Example 7: Weighted Least Squares

Most regression models can be estimated via least squares methods, that is, by using as the loss function in the estimation procedure the sum of squared deviations of the observed values from the predicted values. However, as discussed in the Introductory Overviews, there are instances where weighting of the squared residuals might be in order.

For example, the computation of the standard errors of regression weights in linear regression rests on the assumption that the residuals are distributed evenly around the regression line over the entire range of the independent variables. When this assumption is violated, one should use weighted least squares instead.

For example, suppose a construction company wants to estimate the relationship between the size of a bid and the cost of preparing the bid. Intuitively, it makes sense to assume that the larger the project, the greater will be the residual variability of the cost about the estimated regression line.

Shown below is a scatterplot of a data set reported in Neter, Wasserman, and Kutner (1985, page 169; see the data file Bid_prep.sta, below). Note that the size of the bid (on the horizontal axis) is scaled in terms of millions of dollars, and the preparation cost is scaled in terms of thousands of dollars. As you can see, the variability of the residuals about the regression line tends to be larger for larger bids.

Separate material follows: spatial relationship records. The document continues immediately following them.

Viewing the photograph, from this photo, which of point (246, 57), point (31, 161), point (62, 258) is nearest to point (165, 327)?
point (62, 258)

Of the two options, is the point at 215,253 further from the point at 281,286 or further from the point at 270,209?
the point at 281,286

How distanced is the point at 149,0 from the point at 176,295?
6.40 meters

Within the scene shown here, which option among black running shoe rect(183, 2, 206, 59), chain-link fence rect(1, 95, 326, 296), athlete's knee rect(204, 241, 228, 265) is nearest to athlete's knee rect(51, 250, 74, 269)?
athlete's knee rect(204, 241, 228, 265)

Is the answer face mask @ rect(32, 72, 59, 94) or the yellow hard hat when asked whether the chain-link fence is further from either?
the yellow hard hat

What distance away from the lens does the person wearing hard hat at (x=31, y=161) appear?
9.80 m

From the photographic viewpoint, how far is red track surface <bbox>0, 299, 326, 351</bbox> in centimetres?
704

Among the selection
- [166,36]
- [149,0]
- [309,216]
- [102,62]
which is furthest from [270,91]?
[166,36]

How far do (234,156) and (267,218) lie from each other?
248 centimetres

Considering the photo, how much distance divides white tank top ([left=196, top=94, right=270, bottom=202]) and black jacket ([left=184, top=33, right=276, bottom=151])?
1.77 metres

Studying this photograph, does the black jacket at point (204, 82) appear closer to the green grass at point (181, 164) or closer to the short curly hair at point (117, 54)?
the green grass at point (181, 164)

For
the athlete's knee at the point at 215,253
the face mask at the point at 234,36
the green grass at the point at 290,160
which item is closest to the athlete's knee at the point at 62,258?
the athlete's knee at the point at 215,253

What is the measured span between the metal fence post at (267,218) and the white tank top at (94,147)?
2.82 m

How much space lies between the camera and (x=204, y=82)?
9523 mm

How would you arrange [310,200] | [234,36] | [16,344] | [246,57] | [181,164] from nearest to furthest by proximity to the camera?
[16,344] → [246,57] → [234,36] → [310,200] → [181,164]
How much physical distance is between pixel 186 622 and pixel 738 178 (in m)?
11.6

Without going into details (see Neter et al., 1985, page 167), intuitively, it makes some sense to weight the residuals by the inverse of the squared x values; what this would accomplish is that about an equal emphasis is placed on the larger and the smaller bids in the estimation, and the resultant estimates may become more stable. This estimation method is also called weighted least squares estimation.

Specifying the equation and loss function. Now, specify the weighted least squares. First, open the Bid_prep.sta data file by selecting Open Examples from the File menu (classic toolbar) or by selecting Open Examples from the Open menu on the Home tab (ribbon bar); it is in the Datasets folder.

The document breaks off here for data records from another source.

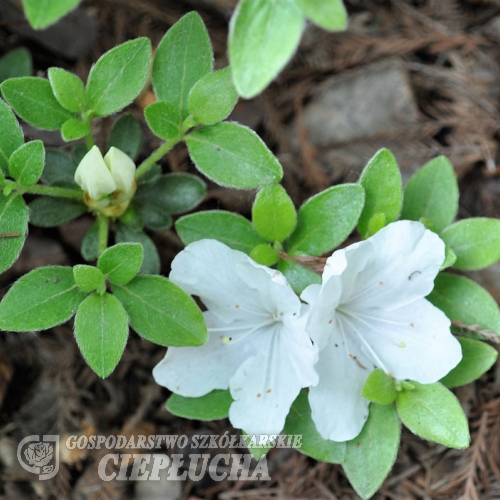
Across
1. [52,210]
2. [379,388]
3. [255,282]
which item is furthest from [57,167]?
[379,388]

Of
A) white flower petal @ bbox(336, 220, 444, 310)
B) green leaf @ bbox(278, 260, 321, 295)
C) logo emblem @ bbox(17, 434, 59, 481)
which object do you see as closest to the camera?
white flower petal @ bbox(336, 220, 444, 310)

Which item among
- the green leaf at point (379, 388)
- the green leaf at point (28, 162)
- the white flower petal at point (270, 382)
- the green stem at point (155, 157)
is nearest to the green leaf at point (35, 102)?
the green leaf at point (28, 162)

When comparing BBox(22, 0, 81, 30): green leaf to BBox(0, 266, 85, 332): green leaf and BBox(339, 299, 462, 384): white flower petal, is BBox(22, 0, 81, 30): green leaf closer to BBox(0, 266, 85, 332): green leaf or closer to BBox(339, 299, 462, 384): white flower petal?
BBox(0, 266, 85, 332): green leaf

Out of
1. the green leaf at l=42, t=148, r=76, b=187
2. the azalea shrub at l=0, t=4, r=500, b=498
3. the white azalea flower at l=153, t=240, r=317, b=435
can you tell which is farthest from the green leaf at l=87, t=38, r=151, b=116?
the white azalea flower at l=153, t=240, r=317, b=435

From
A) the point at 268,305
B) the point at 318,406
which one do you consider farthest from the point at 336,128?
the point at 318,406

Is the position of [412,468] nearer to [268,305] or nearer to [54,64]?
[268,305]

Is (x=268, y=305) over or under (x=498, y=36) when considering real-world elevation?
under
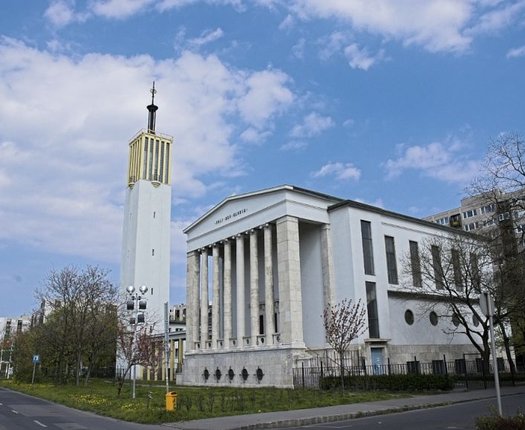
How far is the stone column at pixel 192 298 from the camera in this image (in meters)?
54.2

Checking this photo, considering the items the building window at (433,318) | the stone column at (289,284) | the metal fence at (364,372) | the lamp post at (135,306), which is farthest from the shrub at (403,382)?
the building window at (433,318)

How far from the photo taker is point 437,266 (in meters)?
41.6

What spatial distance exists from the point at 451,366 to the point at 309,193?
66.7ft

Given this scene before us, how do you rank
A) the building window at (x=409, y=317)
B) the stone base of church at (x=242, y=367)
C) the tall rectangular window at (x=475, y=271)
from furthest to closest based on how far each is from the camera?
the building window at (x=409, y=317)
the stone base of church at (x=242, y=367)
the tall rectangular window at (x=475, y=271)

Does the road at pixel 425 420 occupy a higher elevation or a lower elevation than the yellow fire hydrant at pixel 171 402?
lower

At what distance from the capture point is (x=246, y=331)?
5278 centimetres

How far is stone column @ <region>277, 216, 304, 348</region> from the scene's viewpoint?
40.9 metres

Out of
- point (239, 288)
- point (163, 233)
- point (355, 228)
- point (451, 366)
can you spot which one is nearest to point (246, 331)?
point (239, 288)

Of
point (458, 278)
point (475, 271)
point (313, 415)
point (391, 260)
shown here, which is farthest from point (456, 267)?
point (313, 415)

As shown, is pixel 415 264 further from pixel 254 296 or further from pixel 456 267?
pixel 254 296

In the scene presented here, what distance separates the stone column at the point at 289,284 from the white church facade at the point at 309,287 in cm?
8

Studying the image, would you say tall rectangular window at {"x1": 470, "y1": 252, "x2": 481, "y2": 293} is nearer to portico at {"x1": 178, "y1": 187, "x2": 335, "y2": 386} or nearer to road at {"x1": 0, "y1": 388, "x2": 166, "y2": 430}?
portico at {"x1": 178, "y1": 187, "x2": 335, "y2": 386}

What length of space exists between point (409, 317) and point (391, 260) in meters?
5.26

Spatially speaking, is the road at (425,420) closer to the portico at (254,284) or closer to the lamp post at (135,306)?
the lamp post at (135,306)
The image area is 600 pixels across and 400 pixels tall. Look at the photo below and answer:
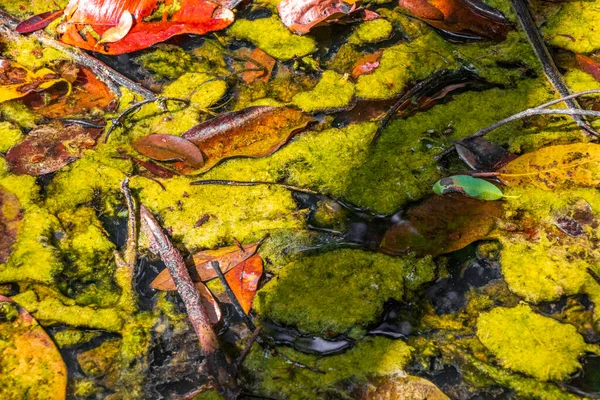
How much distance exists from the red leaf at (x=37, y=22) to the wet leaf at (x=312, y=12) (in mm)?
1114

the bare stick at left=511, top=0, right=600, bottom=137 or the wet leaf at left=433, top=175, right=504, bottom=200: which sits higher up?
the bare stick at left=511, top=0, right=600, bottom=137

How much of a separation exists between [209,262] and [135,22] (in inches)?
51.3

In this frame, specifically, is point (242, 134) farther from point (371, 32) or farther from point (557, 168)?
point (557, 168)

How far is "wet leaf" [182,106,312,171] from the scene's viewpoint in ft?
6.25

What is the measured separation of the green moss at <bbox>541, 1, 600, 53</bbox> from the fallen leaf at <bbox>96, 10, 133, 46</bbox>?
1892mm

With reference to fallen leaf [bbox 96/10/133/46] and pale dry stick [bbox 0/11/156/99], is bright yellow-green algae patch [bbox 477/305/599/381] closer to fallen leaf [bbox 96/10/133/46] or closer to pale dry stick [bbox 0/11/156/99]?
pale dry stick [bbox 0/11/156/99]

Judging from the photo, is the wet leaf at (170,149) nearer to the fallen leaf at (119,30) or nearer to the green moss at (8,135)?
the green moss at (8,135)

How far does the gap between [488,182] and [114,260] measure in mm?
1322

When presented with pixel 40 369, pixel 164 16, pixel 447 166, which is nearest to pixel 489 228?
pixel 447 166

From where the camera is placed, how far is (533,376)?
1.39 metres

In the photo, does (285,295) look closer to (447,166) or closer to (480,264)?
(480,264)

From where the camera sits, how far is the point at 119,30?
225cm

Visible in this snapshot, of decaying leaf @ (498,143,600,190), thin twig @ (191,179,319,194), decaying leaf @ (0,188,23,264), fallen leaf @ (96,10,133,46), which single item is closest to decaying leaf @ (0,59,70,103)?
fallen leaf @ (96,10,133,46)

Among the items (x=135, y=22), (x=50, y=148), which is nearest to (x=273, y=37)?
(x=135, y=22)
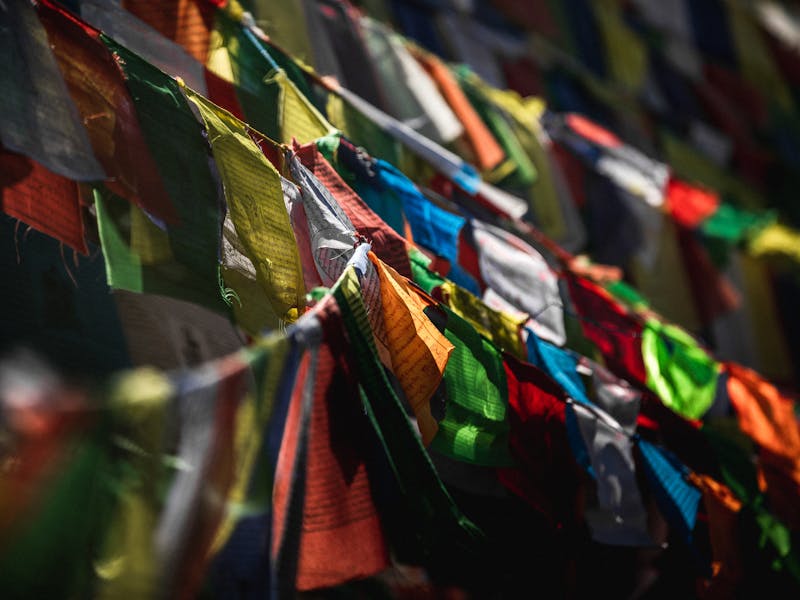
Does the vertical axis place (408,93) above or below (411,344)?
above

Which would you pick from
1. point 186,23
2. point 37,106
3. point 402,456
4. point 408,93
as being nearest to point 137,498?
point 402,456

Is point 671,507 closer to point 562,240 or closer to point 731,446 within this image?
point 731,446

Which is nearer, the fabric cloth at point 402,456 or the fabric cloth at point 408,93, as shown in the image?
the fabric cloth at point 402,456

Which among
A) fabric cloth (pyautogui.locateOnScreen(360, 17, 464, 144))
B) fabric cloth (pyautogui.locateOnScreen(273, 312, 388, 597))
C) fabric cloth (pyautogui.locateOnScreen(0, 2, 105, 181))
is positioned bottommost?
fabric cloth (pyautogui.locateOnScreen(273, 312, 388, 597))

Then select Nonlinear Estimation from the Statistics - Advanced Linear/Nonlinear Models menu to display the Nonlinear Estimation Startup Panel. Next, select the User-specified regression, custom loss function option in the Startup Panel, then click the OK button to display the User-Specified Regression, Custom Loss dialog. Finally, click the Function to be estimated & loss function button to display the Estimated function and loss function dialog. Here, specify the regular linear regression equation (bid_cost = intercpt + slope*bid_size) in the Estimated function box and ((OBS-PRED)**2) * (1/bid_size**2) in the Loss function box.

The first part of the loss function (i.e., (OBS-PRED)**2) specifies standard least squares. However, for each case, the loss is weighted by the inverse of the squared bid size (i.e., multiplied by (1/bid_size**2)).

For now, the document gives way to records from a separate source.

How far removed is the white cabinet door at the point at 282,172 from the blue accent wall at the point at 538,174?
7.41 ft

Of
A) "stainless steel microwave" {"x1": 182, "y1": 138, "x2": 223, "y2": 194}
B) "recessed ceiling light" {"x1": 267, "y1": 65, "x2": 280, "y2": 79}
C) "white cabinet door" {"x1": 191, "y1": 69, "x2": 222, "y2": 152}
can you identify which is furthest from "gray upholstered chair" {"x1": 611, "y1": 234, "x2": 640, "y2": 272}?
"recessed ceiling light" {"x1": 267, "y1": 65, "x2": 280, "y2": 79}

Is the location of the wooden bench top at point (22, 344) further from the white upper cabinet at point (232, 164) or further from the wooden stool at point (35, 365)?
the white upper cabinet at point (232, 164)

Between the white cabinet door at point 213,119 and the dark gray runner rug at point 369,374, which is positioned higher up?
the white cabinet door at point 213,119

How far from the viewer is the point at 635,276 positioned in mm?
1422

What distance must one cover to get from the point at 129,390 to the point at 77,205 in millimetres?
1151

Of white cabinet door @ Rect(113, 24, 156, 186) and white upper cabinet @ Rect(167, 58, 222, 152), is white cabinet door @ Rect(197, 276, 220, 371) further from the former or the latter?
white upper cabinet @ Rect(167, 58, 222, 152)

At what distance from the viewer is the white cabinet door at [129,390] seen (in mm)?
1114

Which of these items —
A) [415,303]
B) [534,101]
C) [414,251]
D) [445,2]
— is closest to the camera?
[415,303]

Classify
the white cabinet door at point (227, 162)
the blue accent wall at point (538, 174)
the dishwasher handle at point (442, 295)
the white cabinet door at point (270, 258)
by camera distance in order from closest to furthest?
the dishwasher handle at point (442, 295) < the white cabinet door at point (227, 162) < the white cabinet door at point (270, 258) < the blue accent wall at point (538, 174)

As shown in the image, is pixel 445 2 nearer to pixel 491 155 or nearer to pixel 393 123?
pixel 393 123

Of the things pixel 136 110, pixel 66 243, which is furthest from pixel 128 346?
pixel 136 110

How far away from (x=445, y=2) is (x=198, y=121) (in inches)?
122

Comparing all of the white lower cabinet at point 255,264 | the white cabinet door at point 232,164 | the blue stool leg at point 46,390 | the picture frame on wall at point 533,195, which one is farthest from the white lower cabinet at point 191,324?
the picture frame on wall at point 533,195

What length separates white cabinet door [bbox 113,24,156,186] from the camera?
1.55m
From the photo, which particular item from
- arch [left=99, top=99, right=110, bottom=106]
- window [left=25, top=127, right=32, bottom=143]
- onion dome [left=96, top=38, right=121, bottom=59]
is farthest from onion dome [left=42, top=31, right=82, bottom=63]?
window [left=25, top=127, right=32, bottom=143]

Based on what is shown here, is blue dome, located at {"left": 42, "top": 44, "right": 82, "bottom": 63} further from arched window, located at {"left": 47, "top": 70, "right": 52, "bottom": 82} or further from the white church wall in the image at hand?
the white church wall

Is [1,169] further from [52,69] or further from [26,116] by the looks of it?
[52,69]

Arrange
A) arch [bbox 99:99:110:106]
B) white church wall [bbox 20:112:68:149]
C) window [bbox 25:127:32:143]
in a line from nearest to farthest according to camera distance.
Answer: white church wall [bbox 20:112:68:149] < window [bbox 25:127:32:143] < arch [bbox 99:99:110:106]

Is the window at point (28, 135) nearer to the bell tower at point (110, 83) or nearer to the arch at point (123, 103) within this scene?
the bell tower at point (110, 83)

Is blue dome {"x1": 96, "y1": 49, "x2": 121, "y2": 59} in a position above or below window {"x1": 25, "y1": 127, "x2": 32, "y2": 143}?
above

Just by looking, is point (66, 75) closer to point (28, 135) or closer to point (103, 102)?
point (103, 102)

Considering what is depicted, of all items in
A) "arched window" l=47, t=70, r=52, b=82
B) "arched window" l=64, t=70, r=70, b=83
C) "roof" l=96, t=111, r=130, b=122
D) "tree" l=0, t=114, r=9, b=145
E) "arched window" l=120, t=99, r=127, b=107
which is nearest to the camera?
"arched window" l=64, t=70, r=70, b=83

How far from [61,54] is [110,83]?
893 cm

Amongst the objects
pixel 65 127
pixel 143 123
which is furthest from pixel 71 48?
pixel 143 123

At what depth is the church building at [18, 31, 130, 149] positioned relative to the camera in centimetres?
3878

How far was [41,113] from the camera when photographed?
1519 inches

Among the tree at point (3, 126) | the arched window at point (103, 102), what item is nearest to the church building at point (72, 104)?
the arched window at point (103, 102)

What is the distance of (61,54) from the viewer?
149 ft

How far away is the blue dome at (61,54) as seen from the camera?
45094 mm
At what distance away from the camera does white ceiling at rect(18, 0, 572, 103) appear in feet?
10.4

Estimation and results. Now, click the OK button on this dialog and again in the User-Specified Regression, Custom Loss dialog to display the Model Estimation dialog. Select the Asymptotic standard errors check box on the Advanced tab. Click the OK button to display the Results dialog. Here, click the Summary: Parameters & standard errors button to display a spreadsheet containing the parameter estimates and their standard errors.

The approximate standard errors for the intercept and slope parameters are .965 and .404, respectively. If you re-analyze these data with the standard least squares loss function (or via the Multiple Regression module), you would obtain standard errors of 3.252 and .5285, respectively. Thus, you can conclude that the parameter estimates based on the weighted least squares estimation are more stable (less subject to random sampling variation).

Weighted least squares via STATISTICA Multiple Regression or General Regression Models (GRM). You can compute weighted least squares estimates for linear models via Multiple Regression, General Regression Models (GRM), or General Linear Models (GLM) as well. To replicate the results from this example, first add a variable to Bid_prep.sta and compute the values of that new variable (e.g., called Weight) as 1/bid_size**2; that is, compute the same weight that you specified to modify the ordinary least squares Loss function in the Estimated function and loss function dialog shown earlier. Then specify this new variable as the Weight variable for the analysis, and make sure to select the Weighted moments check box and the DF = N -1 option button on the respective Startup Panels (e.g., see the Multiple Linear Regression Startup Panel). Because the Multiple Regression, GRM, or GLM modules use matrix algebra expressions (e.g., see Neter, Wassermann, and Kutner, 1985) to estimate the weighted least squares parameters, rather than the iterative procedure used in this example, for large data files these programs are much faster and more efficient.